Dans les jours qui suivent le débarquement allié du 6 juin, les Allemands, en particulier la division SS Das Reich, excédée par les harcèlements de maquisards, exerce des représailles sur les populations. Dans le Sud-Ouest de la France, le 9 juin à Tulle, 100 civils sont pendus. Le lendemain, c'est le drame dans le petit village devenu tristement célèbre d'Oradour-surGlane. La population entière, soit 642 personnes, est massacrée. Des hommes sont fusillés dans les granges, des femmes et des enfants sont brûlés vifs dans l'église.
Dans notre province, dans les premiers jours du mois de septembre, des troupes allemandes en retraite sèment la terreur. Le 6 septembre, un massacre a lieu à Hody. Un témoin raconte : Le jour précédent cette arrivée libératrice (celle du 7 septembre), une voiture nazie, se déplaçant entre Ouffet et Hody aurait, selon les bruits qui ont alors couru, essuyé les tirs de résistants en patrouille, montés de la vallée de l'Ourthe. Deux officiers nazis auraient été tués et ridiculement laissés, sans plus, sur place. Trouvés peu après par leurs troupes, celles-ci se déchaînèrent sur Hody, premier village suivant, qu'elles martyrisèrent à titre de représailles. Des SS de la division Das Reich fusillent sommairement 15 civils, incendient presque tout le village et sèment la terreur.

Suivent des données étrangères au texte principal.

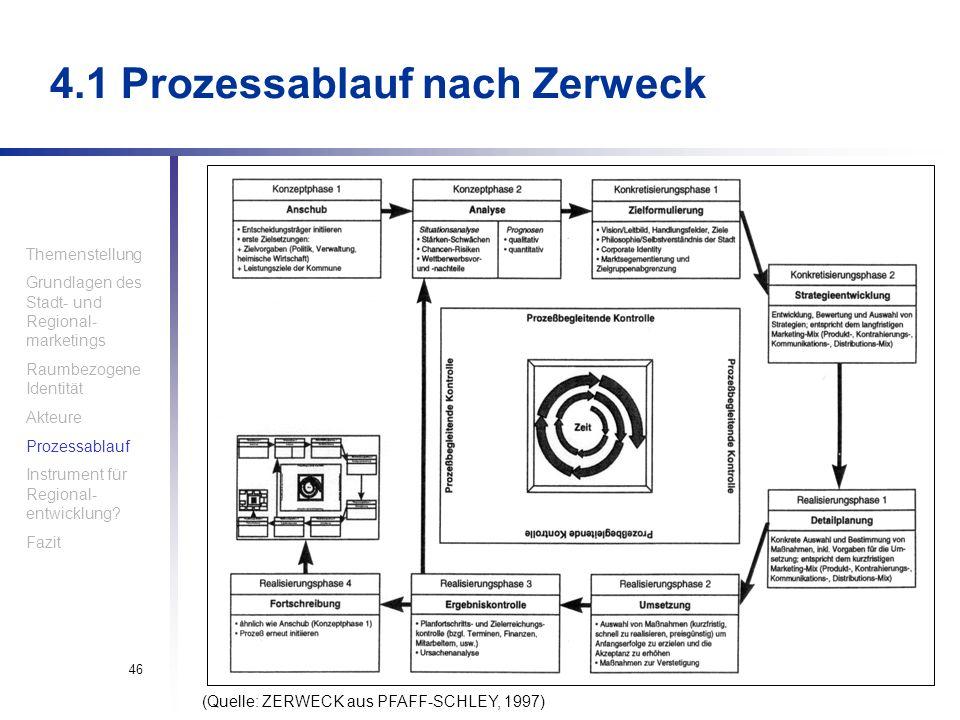Haindl, Krompholtz, Silhengst46 4.1 Prozessablauf nach Zerweck (Quelle: ZERWECK aus PFAFF-SCHLEY, 1997) Themenstellung Grundlagen des Stadt- und Regio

Le même jour, le 6 septembre, entre 9 et 15 heures, une unité de l'armée allemande se rend coupable d'un crime de guerre particulièrement odieux, sur le territoire de la commune de Forêt (Trooz), à l'endroit dit château de Forêt et ferme Labeye. Des soldats de l'Armée Secrète (formée avec l'aide du gouvernement belge de Londres pour attaquer les arrières de l'ennemi lors de l'offensive allemande), qui s'étaient rendu après combat, sont massacrés, ainsi que des membres de la CroixRouge. Après le massacre, les Allemands brûlent les corps arrosés d'essence et incendient le château et la ferme. Le bilan est tragique : 5 tués au combat le 5 septembre, 33 le 6, 13 massacrés après la reddition, 65 prisonniers (bon nombre décèderont en déportation) dont 23 sont abattus au pont-barrage de l'île Monsin, soit 74 personnes.

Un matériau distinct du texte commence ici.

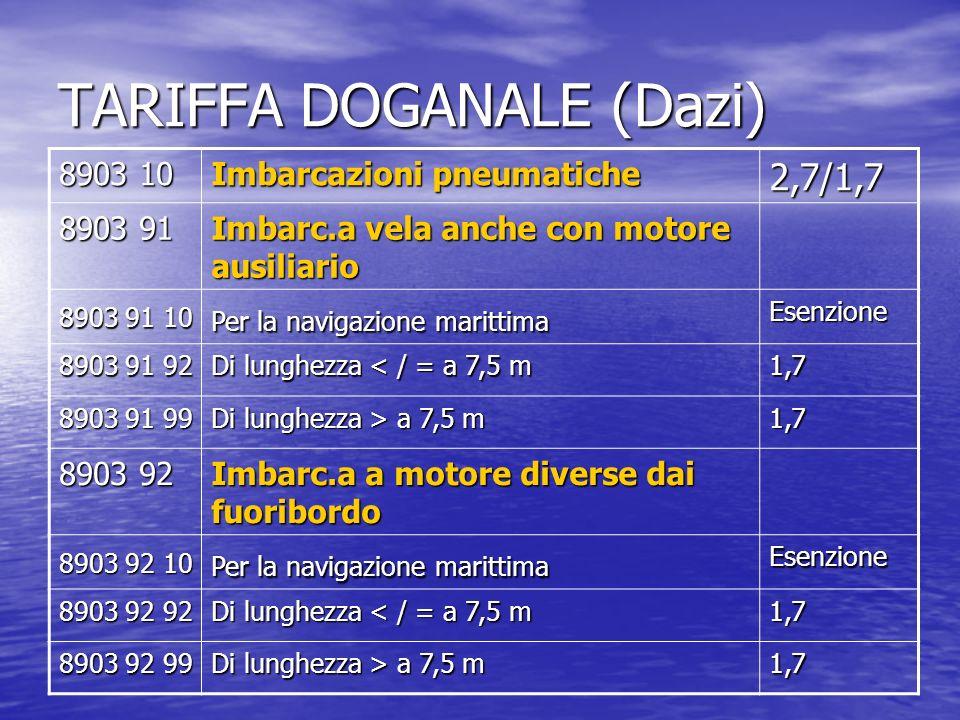 TARIFFA DOGANALE (Dazi)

Dans les vallées de l'Ourthe et de l'Amblève, le 9 septembre, les soldats américains s'emparent du pont d'Aywaille et implantent une petite tête de pont. Leur font face les Allemands de la division blindée Das Reich qui, en France, de juin à août, ont fusillé des centaines de civils. Le village de Harzé et son château servent de gîte d'étape aux Allemands en retraite. Alors que le plus clair de la population a fui le centre de l'entité et que la nuit tombe, les SS pénètrent dans les maisons et s'emparent de 41 hommes qu'ils enferment comme otages. Durant la nuit, les otages épient tous les bruits extérieurs, les claquements des mitrailleuses, les duels d'artillerie. Au petit matin, les otages voient monter dans le ciel des fumées d'incendie mais les SS se replient en arrachant 7 jeunes filles de leurs familles pour servir de boucliers vivants sur les véhicules allemands en retraite… Elles seront exécutées en cas d'échanges de coups de feu avec le maquis. Mais les Américains sont ravitaillés et s'emparent du carrefour fortifié de Werbomont tandis qu'autour de l'école, il ne reste plus que deux jeunes SS pour garder les otages. Une opération éclair est déclenchée et les Américains libèrent les otages. Dans l'après-midi, le village est en liesse et le pire a été évité.